59 N.M. at 141, 280 P.2d at 299.

On appeal the "single criminal intent" doctrine was raised for the first time to apply to this case. We cannot say as a matter of law from this record that the doctrine was violated for the reason that there is no substantial evidence as to whether the defendant acted in all cases under one sustained criminal intent. The sole and only pertinent evidence in the record bearing on this point is that over a period of one and one half to two hours the four acts were committed. To try to read the mind of the defendant from this record would be sheerest conjecture.

Furthermore, the defense should have raised the "single criminal intent" doctrine at the trial level, should have presented a proper quantum of proof to sustain the submission of the theory, should have presented proper instructions and should have objected to the separate instructions that were given on each count of sodomy. This it did not do. As a result, any error in the charge was not preserved by the defendant. N.M.R.Crim.P. 41(d) [§ 41-23-41(d), N.M.S.A. 1953 (Supp. 1975)]. We cannot review possible errors that were not preserved in the record. State v. Buchanan, 78 N.M. 588, 435 P.2d 207 (1967); State v. Upton, 60 N.M. 205, 290 P.2d 440 (1955).
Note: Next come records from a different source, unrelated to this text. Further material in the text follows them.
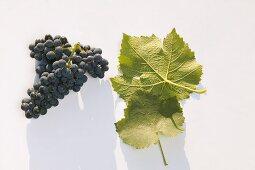 Red wine grapes, variety 'Blauer Spätburgunder'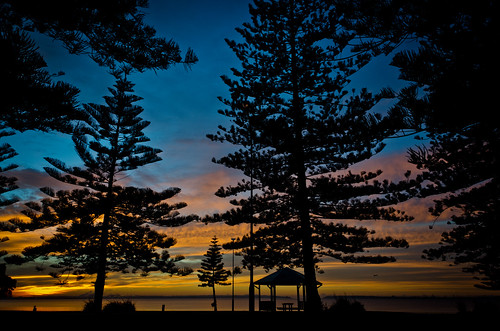 blue trees sunrise colours silhouettes norfolkislandpines fotocompetition fotocompetitionbronze fotocompetitionsilver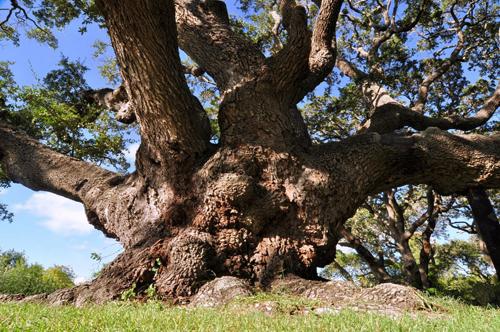 Goose Island Oak Tree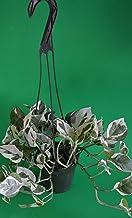 """Double Dip Devil's Ivy - Epipremnum Aureum - 4"""" Hanging Basket - New/Easy"""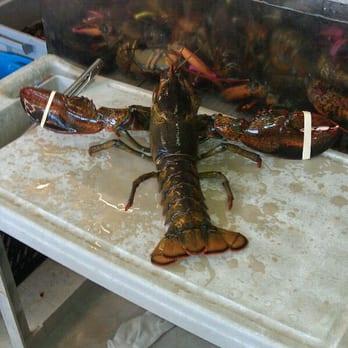 Om seafood market 49 photos 21 reviews seafood for Portland oregon fish market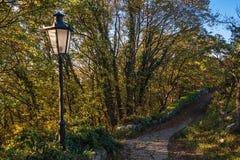 Courrier de lampe d'automne Photo libre de droits
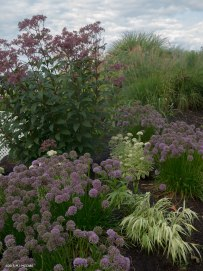 Tall Joe pye weed and ornamental grasses are the perfect backdrop for Allium millennium and golden-toned Hakonechloa grass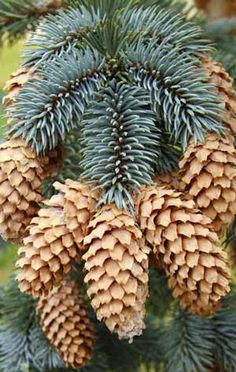Spruce cones have thin, flexible scales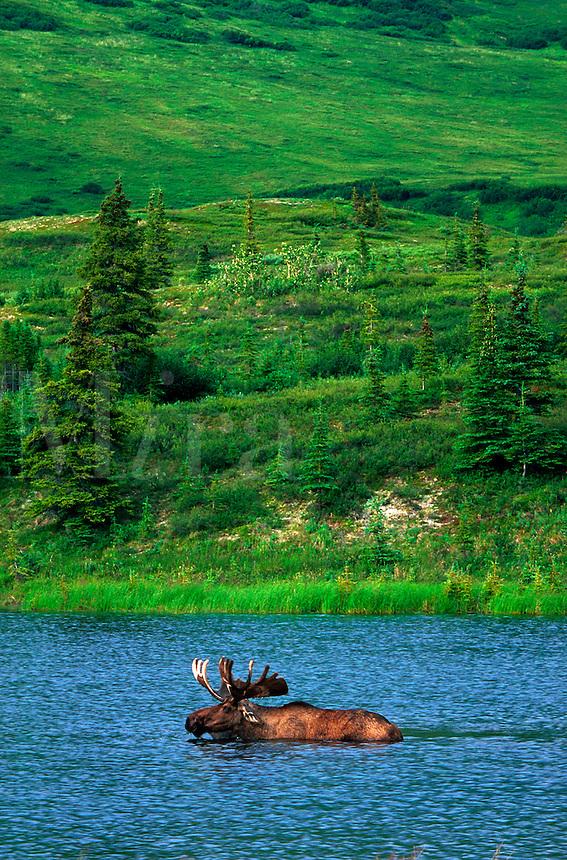 A bull moose (Alces alces) swims in a tundra pond. Denali National Park, Alaska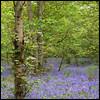 spring... (foto.phrend) Tags: woodland woods square leeds spring fujifilm bluebell templenewsam nature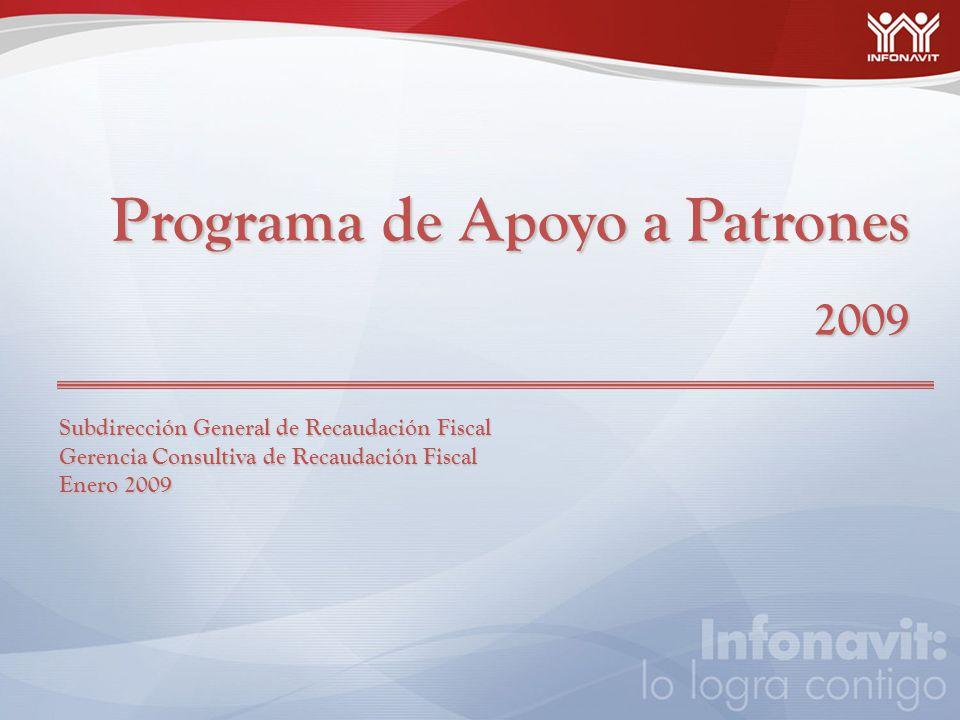 Programa de Apoyo a Patrones 2009 Subdirección General de Recaudación Fiscal Gerencia Consultiva de Recaudación Fiscal Enero 2009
We are not impressed with the defense of double jeopardy under these circumstances. The record clearly shows that four separate acts of sodomy were committed. There is insufficient evidence to support an instruction on the "single criminal intent" doctrine, even if it had been tendered at the trial. We will not speculate about hypothetical evidence that might have been developed at the defendant's trial. Cf. State v. Barnett, 85 N.M. 404, 512 P.2d 977 (Ct.App. 1973). From this record we cannot say that fundamental error was committed by the trial court. See State v. DeSantos, 89 N.M. 458, 553 P.2d 1265 (1976). The remaining issue of adequate notice in the information is without merit.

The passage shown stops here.